— GESTELLTE AUFGABE —
Schreibe aus den Zeilen unten alles von der Zeile mit „right | Δt(171Å) +0/+6/+12“ bis hinunter zur Zeile mit „sigmoid: <bbox>256, 339, 276, 358</bbox>“ unverändert ab. Beide Zeilen gehören dazu.

— EINGABEDATEN —
■ ■ ■ ■ ■

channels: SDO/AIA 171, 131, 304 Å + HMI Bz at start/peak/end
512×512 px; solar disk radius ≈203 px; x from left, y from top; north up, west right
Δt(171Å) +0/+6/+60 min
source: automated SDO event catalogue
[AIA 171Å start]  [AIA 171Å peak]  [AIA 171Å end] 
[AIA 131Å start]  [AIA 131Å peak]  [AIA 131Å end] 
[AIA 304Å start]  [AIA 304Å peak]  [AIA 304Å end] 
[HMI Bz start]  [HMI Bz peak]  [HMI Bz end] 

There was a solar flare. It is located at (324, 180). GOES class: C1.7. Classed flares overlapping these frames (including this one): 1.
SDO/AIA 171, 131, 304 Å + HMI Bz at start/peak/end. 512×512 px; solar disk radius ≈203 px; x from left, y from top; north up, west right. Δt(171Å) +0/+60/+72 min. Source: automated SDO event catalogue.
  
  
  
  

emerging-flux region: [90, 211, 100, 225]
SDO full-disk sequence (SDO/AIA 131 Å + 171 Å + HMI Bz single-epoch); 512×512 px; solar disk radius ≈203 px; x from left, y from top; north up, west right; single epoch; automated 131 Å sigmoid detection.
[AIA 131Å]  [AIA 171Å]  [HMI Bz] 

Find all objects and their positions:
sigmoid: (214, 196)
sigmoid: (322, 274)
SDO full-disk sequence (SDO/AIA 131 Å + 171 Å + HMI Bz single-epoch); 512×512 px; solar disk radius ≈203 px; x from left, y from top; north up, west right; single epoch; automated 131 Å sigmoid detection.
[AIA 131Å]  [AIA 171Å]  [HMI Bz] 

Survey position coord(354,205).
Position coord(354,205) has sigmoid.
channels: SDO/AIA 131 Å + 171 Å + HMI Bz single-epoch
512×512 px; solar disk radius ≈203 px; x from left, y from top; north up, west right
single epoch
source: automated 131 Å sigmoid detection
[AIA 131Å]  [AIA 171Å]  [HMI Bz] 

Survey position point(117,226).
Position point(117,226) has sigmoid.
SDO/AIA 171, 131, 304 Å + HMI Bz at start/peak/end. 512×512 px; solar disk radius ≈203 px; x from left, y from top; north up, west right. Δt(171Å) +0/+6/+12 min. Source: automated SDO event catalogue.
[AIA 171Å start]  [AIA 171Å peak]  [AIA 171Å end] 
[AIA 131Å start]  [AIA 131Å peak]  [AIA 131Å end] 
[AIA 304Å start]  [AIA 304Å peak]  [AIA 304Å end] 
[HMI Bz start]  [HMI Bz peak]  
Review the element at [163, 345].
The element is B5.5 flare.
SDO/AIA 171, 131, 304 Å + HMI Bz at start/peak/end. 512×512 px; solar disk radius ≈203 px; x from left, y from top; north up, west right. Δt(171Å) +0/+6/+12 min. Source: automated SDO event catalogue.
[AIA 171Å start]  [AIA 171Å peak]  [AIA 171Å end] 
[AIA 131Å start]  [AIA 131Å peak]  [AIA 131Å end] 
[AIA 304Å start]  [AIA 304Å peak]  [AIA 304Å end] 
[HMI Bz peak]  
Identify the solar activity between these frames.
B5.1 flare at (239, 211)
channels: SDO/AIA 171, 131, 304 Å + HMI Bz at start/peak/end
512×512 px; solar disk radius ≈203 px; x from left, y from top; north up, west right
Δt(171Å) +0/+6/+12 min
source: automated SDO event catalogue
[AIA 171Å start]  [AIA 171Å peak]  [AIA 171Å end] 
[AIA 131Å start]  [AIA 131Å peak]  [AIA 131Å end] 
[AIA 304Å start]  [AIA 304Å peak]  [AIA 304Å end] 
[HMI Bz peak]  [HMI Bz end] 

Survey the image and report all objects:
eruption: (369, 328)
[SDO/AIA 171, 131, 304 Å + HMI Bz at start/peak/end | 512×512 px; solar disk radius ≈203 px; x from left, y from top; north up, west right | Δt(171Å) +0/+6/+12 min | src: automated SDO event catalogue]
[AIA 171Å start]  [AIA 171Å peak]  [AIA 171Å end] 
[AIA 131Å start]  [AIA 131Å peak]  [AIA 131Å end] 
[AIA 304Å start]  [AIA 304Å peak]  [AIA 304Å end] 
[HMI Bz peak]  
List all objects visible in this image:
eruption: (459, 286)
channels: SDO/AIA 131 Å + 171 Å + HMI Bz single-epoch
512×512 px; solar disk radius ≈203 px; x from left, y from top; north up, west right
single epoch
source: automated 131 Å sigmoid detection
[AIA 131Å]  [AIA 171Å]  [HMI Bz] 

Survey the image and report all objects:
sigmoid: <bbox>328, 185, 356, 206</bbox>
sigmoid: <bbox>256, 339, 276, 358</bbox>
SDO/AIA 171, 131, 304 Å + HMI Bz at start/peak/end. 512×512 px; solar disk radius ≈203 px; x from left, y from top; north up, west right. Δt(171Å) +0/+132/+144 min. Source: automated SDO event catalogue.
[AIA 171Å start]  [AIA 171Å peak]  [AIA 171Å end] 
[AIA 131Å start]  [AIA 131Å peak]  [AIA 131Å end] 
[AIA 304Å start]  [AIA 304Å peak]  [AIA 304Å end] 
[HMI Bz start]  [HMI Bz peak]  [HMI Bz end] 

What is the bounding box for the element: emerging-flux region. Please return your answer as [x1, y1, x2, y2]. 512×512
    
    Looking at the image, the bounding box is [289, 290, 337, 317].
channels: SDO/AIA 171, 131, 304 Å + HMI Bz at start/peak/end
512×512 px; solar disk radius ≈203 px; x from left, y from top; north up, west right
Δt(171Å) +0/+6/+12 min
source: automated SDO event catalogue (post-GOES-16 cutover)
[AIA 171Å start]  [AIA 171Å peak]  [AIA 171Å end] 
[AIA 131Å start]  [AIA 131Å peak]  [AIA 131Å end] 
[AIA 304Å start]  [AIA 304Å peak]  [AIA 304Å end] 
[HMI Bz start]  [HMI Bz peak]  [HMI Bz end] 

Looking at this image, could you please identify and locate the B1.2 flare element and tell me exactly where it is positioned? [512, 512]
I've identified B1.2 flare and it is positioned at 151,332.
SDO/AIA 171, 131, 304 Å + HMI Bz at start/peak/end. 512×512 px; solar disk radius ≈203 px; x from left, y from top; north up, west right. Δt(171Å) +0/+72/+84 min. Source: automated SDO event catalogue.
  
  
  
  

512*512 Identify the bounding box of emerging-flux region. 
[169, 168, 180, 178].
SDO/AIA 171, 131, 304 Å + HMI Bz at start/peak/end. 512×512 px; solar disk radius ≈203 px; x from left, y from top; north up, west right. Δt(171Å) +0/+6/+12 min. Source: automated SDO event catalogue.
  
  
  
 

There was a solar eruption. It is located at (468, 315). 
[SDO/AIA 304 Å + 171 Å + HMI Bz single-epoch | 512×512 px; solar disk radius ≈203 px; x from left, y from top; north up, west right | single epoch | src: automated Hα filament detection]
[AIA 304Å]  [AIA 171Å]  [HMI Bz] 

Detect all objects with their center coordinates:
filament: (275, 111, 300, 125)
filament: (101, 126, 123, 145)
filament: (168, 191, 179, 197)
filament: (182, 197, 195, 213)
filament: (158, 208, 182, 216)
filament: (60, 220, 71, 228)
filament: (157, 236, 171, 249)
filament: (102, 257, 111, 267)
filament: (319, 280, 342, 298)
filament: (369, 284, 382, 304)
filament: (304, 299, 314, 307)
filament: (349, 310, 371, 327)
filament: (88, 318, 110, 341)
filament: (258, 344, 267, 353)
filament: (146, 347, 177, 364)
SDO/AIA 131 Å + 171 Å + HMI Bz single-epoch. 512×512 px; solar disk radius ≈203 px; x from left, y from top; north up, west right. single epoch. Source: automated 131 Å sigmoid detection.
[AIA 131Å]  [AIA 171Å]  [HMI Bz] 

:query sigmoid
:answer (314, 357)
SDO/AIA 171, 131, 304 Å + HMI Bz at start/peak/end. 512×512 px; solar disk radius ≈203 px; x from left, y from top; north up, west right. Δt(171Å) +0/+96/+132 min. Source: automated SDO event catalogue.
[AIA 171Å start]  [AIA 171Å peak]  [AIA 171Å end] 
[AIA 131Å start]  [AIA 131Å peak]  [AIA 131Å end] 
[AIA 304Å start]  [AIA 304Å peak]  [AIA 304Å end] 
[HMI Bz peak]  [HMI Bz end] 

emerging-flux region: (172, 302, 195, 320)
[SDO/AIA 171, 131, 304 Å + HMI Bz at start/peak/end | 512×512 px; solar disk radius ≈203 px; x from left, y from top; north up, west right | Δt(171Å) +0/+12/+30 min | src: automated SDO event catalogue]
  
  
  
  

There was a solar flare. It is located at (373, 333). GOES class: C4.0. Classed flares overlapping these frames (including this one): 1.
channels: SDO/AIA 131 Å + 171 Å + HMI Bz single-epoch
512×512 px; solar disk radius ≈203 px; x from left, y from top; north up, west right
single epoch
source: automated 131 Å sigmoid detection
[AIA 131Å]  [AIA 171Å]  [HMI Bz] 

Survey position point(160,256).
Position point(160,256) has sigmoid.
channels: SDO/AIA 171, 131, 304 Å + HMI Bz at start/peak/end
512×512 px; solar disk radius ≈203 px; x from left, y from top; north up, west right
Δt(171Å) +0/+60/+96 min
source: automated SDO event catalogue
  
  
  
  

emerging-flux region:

■ ■ ■ ■ ■

— LÖSUNG DER AUFGABE —
[SDO/AIA 171, 131, 304 Å + HMI Bz at start/peak/end | 512×512 px; solar disk radius ≈203 px; x from left, y from top; north up, west right | Δt(171Å) +0/+6/+12 min | src: automated SDO event catalogue]
[AIA 171Å start]  [AIA 171Å peak]  [AIA 171Å end] 
[AIA 131Å start]  [AIA 131Å peak]  [AIA 131Å end] 
[AIA 304Å start]  [AIA 304Å peak]  [AIA 304Å end] 
[HMI Bz peak]  
List all objects visible in this image:
eruption: (459, 286)
channels: SDO/AIA 131 Å + 171 Å + HMI Bz single-epoch
512×512 px; solar disk radius ≈203 px; x from left, y from top; north up, west right
single epoch
source: automated 131 Å sigmoid detection
[AIA 131Å]  [AIA 171Å]  [HMI Bz] 

Survey the image and report all objects:
sigmoid: <bbox>328, 185, 356, 206</bbox>
sigmoid: <bbox>256, 339, 276, 358</bbox>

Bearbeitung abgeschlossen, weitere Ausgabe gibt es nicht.